Des déserts médicaux et un désintérêt des praticiens
Dans un rapport parlementaire datant de 2020, les députées Marie-Noëlle Battistel et Cécile Muschotti assurent que "les infrastructures ne sont pas à la hauteur des besoins dans certains départements, ce qui engendre des inégalités territoriales qui sont difficilement acceptables". Le ministère de la Santé reconnait aussi dans un rapport publié en 2019 qu’il existe des "zones de tension" dans toutes les régions françaises, à cause du manque de médecins. Mais le ministère assure que ces difficultés restent "ponctuelles" et qu’il n’existe pas de "zone blanche" où l’accès à l’IVG ne serait pas possible.
Certaines femmes peinent aussi à trouver, dans un délai court, une consultation pour avorter près de chez elles parce que tous les médecins ne pratiquent pas l’IVG, un acte médical peu valorisé et peu rémunéré. "La principale explication aux difficultés d’accès à l’IVG résulte essentiellement du désintérêt à l’égard d’un acte médical peu valorisé et considéré comme peu valorisant", écrivent les députées dans leur rapport. Selon la DRESS, en 2018, 1 725 médecins et 248 sages-femmes ont réalisé des IVG en cabinet libéral. "Rapporté au nombre de praticiens installés en cabinet, cela représente 2,9% des généralistes et gynécologues et 3,5% des sages-femmes", précise le rapport parlementaire.

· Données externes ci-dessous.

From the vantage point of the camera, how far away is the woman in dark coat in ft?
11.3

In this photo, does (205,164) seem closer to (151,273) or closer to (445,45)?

Sept jours d'attente en moyenne pour obtenir une consultation
En France, le délai moyen pour avorter est de sept jours, selon le ministère de la Santé. Il peut même dépasser dix jours par endroit. Il y a encore une fois des disparités régionales : les délais sont plus courts en Occitanie ou dans les Pays-de-la-Loire et plus longs dans les Hauts-de-France ou en Provence-Alpes-Côte d’Azur. La Haute autorité de Santé préconise pourtant cinq jours d’attente maximum. Les délais sont encore plus longs pendant les vacances, quand les médecins prennent leurs congés.
Dans une enquête menée à l’été 2023 auprès de ses 80 antennes départementales, le Planning familial a pointé du doigt les difficultés pour accéder à l’avortement. L’association assure que des femmes ont dû faire plus d’une heure de voiture pour avoir accès à une IVG médicamenteuse en Bretagne ou que d’autres ont dû attendre plusieurs semaines pour obtenir un rendez-vous. "C’est ça la réalité de l’IVG en France en 2023 et c’est inadmissible", explique Sarah Durocher, présidente nationale du Planning familial, à France Inter. D’après le Planning familial, 130 centre IVG ont été fermés en 15 ans en France.